_PASSAGE FOR REVIEW_.
Content starts
Both governments took the AIDS threat very seriously, very quickly, and they weren't afraid to talk about sex and condoms, she noted. Both nations started widespread education campaigns, using various means to get educational messages to the people, such as having the biggest pop stars perform songs that were played over the radio. They used billboards, newspapers and other means to contribute to the discussion, she said.
She stressed that, while funds are important, what appears to work is open communication throughout the country about the nature of the disease and its modes of transmission, a discussion that transcends all of the different levels and beliefs of a culture. In Uganda and Brazil, this discussion was started from the top-down, but it can come from the grassroots as well, said Whetten, who is also the director of Duke's Health Inequalities Program in the Center for Health Policy, Law and Management.
"When I look at other countries at great risk now, we may find that their governments will be less inclined to be so open," she said.
Some of the worst problems appear to be in countries such as Cambodia, Thailand and Nigeria. China and India will be facing wide-spread HIV epidemics, she said.
"What is common among those countries, except for Thailand, is they are countries where the governments, including at the local level, have been very conflicted about what to do about HIV and the social stigma of the disease," she said. "There remains a strong feeling that if you talk about the disease at any level -- individual, family, community or national -- you are bringing shame."
Strong religious beliefs, regardless of the particular religion, are associated with an inability to take strong stances on engaging in open discussions about stopping the spread of the disease, she said.
Content ends
_WORK TO BE COMPLETED_. Print the part of the passage on national responses to AIDS between "Strong religious beliefs, regardless" and "disease, she said.", inclusive.

_GIVEN RECORDS_.
Content starts
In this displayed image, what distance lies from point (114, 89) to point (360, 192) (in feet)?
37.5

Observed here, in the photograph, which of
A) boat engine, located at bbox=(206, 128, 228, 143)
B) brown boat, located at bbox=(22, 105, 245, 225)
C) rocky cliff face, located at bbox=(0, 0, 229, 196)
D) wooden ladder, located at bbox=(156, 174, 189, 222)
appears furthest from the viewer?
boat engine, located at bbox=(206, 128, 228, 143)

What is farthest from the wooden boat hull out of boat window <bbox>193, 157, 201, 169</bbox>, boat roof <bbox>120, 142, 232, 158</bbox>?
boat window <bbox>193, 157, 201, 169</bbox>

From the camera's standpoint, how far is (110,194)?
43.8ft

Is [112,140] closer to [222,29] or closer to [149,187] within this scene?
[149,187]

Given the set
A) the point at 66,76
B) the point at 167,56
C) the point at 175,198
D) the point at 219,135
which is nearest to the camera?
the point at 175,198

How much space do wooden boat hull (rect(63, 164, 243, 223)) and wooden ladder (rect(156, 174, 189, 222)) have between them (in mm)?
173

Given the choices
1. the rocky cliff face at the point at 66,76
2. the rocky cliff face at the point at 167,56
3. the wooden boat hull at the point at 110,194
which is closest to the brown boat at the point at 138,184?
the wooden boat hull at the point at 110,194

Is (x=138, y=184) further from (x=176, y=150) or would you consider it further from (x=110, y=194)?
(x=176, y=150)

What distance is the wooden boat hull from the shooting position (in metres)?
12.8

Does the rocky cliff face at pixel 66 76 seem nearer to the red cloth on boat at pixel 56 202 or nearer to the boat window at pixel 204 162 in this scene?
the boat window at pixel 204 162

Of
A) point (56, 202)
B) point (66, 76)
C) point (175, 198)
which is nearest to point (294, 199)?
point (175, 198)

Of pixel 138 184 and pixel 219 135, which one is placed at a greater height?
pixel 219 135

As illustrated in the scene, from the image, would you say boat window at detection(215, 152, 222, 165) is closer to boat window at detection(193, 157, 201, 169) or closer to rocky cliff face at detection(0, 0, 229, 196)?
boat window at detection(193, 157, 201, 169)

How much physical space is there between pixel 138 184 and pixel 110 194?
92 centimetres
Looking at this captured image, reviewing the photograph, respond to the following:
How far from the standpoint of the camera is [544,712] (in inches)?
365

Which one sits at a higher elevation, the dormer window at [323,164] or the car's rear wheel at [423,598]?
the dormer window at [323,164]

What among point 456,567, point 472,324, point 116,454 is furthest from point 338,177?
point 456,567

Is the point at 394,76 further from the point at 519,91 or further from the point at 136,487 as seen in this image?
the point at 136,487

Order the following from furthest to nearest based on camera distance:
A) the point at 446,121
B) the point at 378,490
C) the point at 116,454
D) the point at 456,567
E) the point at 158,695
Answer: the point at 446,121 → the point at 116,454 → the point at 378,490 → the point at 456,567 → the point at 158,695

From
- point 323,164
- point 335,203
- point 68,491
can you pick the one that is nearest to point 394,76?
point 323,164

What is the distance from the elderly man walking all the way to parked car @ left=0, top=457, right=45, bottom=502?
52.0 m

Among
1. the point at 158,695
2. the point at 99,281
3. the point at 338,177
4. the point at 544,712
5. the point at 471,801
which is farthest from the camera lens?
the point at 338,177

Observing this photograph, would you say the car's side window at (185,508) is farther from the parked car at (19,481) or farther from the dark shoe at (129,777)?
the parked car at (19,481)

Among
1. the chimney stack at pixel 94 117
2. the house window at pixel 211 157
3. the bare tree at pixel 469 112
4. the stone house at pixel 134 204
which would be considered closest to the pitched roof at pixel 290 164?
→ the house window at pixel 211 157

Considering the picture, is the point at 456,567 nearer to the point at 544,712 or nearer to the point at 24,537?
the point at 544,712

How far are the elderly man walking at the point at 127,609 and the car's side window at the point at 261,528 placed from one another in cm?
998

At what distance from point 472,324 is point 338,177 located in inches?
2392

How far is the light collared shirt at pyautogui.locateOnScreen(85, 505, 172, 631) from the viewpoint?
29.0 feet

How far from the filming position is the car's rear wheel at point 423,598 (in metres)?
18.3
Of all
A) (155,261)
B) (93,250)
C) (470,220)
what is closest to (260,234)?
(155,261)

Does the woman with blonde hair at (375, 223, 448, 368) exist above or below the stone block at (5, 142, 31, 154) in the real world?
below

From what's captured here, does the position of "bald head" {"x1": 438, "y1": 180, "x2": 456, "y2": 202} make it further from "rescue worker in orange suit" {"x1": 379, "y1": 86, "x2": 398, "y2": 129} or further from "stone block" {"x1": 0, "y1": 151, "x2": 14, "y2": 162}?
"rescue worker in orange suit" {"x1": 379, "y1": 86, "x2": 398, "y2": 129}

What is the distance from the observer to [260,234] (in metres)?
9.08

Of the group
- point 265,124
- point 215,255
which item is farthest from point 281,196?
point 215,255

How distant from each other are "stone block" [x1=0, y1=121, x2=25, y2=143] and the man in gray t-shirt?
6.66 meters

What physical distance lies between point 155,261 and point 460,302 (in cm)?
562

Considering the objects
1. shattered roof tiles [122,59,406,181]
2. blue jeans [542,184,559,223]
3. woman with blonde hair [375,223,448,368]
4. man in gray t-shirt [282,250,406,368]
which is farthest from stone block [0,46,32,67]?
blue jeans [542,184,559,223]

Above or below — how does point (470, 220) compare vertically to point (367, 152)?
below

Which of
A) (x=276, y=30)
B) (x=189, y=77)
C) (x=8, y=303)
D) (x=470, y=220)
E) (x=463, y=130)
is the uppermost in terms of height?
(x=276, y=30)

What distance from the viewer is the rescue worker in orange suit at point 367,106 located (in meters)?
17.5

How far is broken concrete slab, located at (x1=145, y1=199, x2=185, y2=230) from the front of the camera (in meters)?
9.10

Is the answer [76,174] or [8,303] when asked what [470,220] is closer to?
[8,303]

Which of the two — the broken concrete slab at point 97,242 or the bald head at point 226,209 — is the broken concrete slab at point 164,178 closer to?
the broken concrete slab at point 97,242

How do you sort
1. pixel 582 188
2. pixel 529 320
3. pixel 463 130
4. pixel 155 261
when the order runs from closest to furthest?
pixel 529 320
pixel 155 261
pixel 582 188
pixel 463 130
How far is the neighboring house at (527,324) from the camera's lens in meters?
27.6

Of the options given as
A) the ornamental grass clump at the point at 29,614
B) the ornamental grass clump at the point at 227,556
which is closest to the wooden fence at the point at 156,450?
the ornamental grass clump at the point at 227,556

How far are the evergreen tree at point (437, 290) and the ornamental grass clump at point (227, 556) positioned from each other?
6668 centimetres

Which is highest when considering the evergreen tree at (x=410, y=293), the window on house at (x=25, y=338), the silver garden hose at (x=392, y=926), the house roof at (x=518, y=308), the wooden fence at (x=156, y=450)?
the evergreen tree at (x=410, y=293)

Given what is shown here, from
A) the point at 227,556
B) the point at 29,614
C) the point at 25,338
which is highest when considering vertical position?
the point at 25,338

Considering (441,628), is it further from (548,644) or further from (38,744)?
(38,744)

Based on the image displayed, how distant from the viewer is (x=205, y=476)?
Content ends
_ANSWER BOX_.
Strong religious beliefs, regardless of the particular religion, are associated with an inability to take strong stances on engaging in open discussions about stopping the spread of the disease, she said.